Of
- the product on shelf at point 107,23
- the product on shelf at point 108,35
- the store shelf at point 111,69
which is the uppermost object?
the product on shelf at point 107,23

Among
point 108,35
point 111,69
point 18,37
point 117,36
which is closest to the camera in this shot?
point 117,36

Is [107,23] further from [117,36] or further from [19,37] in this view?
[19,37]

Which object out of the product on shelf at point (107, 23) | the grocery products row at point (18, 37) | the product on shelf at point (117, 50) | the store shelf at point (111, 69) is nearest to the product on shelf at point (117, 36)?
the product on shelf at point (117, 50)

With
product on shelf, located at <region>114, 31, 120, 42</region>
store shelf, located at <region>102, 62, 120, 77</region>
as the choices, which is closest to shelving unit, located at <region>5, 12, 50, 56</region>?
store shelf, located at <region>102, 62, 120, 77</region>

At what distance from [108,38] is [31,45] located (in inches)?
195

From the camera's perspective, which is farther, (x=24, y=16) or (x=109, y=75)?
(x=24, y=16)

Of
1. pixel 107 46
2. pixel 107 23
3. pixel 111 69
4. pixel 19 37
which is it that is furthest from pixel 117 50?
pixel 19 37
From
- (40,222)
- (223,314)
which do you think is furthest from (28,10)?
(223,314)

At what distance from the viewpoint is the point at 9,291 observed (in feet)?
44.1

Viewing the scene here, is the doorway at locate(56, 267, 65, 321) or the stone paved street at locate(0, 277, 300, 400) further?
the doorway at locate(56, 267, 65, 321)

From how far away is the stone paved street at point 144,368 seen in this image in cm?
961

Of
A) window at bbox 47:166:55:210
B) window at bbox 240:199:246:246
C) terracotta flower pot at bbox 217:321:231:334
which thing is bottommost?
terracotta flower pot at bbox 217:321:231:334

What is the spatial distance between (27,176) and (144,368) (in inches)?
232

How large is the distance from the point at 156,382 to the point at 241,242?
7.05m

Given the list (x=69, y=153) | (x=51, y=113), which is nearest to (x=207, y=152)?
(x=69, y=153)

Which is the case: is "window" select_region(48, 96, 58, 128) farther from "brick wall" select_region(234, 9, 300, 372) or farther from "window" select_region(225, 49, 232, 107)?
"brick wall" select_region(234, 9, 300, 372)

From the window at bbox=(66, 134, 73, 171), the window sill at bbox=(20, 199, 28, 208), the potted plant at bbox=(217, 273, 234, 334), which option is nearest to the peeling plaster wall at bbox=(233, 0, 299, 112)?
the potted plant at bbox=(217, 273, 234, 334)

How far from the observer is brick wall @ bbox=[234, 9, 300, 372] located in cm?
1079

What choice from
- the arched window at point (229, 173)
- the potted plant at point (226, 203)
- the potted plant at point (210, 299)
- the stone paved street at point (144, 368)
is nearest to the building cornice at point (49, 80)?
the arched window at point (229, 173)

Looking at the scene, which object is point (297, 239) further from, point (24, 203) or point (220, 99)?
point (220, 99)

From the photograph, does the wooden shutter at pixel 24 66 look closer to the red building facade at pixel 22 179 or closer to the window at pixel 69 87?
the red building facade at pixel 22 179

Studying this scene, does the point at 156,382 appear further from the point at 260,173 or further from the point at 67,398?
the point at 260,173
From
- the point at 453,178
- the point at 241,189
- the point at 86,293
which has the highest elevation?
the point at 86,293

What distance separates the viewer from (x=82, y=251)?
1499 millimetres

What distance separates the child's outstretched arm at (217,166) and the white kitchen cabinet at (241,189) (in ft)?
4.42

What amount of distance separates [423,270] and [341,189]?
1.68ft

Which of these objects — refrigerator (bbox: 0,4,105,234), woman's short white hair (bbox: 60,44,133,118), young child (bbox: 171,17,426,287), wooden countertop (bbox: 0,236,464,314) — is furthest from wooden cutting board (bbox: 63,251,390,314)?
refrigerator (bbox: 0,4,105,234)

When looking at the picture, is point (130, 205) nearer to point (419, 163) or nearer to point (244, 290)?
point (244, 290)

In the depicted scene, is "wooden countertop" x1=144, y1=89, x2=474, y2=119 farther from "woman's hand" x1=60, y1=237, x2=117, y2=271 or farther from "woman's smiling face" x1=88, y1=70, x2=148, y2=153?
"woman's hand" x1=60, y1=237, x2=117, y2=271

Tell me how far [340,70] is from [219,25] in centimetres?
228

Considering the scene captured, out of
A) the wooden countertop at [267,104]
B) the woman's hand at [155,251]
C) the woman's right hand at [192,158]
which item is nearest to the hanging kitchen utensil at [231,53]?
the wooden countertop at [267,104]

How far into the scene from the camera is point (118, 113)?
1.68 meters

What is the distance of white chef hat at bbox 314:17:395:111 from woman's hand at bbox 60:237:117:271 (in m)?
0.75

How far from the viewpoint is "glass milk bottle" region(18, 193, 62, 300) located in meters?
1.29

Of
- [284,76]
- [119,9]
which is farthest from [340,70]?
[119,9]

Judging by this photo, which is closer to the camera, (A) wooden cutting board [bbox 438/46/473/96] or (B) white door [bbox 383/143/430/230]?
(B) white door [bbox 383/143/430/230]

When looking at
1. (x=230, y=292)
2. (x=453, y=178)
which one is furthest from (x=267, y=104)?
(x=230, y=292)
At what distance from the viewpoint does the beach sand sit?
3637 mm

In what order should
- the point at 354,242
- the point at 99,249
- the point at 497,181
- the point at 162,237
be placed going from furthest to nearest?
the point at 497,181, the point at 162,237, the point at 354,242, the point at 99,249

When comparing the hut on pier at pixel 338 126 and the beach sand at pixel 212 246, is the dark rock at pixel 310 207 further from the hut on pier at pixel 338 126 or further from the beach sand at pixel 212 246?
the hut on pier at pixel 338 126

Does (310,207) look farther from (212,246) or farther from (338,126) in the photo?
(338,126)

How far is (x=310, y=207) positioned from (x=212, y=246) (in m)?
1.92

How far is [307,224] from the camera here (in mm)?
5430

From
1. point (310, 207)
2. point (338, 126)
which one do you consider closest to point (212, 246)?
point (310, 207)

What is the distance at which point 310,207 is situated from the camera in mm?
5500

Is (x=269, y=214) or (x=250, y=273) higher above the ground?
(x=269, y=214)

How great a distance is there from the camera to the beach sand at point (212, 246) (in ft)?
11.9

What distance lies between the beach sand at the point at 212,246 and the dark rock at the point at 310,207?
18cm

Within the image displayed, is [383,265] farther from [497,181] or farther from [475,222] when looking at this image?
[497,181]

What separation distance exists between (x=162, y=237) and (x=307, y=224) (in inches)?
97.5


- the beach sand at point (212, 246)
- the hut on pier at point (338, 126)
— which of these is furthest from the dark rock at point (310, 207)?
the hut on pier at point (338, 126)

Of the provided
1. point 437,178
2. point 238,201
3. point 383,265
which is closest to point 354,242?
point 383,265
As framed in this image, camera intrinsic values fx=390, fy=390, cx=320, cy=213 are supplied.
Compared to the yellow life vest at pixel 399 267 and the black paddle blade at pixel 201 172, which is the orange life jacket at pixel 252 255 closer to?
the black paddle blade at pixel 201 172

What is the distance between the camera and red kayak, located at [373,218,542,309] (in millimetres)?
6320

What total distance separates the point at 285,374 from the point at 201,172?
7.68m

Required work
Find every line in the data above that contains the string "terracotta", and copy each one. Count only matches with the same capitalization.

Response to the exercise
C) terracotta flower pot at bbox 217:321:231:334
terracotta flower pot at bbox 217:321:231:334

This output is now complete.